EXERCISE
Reproduce every row below word for word, leaving out the pictures.

WORKING DATA
####################

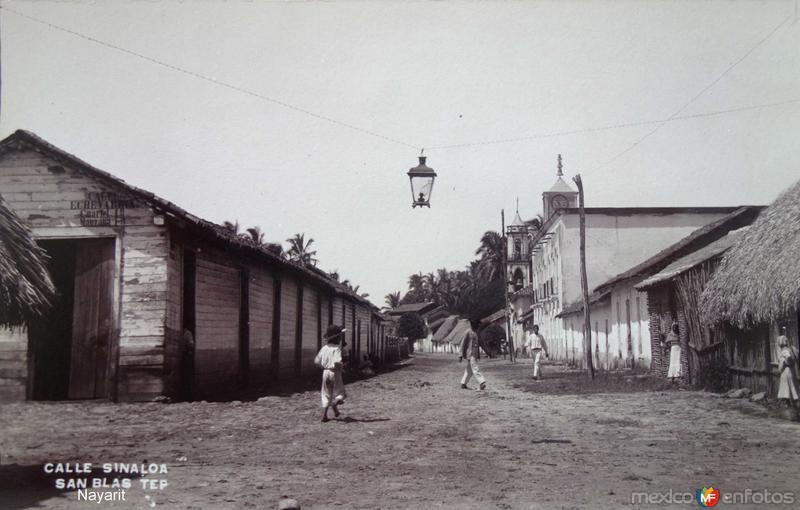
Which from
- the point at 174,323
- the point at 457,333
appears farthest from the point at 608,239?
the point at 457,333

####################

ANSWER TO THE PROBLEM
Which from
- the point at 174,323
- the point at 457,333
appears farthest from the point at 608,239?
the point at 457,333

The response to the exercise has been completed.